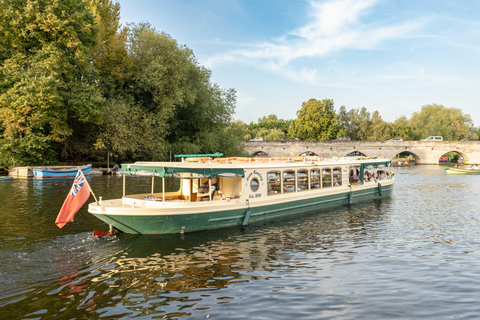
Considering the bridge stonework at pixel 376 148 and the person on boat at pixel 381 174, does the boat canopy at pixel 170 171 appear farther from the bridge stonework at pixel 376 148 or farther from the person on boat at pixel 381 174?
the bridge stonework at pixel 376 148

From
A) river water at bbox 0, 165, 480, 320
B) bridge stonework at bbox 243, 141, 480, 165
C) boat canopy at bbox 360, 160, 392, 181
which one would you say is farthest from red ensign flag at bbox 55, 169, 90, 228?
bridge stonework at bbox 243, 141, 480, 165

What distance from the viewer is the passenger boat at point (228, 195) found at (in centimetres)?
1277

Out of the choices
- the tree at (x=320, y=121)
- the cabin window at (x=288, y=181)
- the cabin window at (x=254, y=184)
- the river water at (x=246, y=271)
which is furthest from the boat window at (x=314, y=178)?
the tree at (x=320, y=121)

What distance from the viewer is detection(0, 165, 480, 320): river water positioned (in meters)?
7.79

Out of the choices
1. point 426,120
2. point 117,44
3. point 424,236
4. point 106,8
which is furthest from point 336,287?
point 426,120

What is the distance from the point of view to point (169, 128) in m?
45.1

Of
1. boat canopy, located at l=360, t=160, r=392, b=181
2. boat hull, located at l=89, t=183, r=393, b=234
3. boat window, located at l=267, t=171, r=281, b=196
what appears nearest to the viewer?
boat hull, located at l=89, t=183, r=393, b=234

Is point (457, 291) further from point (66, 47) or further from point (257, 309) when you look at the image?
point (66, 47)

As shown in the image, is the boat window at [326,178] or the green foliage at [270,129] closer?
the boat window at [326,178]

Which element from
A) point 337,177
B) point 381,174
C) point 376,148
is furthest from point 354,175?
point 376,148

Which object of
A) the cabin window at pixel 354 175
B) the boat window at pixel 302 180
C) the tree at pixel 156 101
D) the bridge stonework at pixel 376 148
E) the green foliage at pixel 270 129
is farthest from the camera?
the green foliage at pixel 270 129

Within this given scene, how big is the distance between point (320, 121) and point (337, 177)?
67832 mm

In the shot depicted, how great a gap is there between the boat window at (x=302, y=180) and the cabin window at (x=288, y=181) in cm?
51

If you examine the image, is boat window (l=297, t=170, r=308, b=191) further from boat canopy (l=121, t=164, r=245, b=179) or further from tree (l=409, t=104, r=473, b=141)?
tree (l=409, t=104, r=473, b=141)
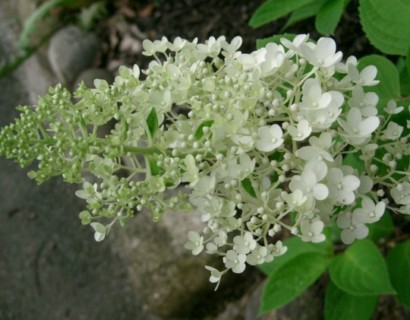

STATED EXERCISE >> Count the lines in the listing above that contain the string "further", treating uppercase and lowercase letters as different, and reply with only that number.

ANSWER FOR THIS EXERCISE >> 2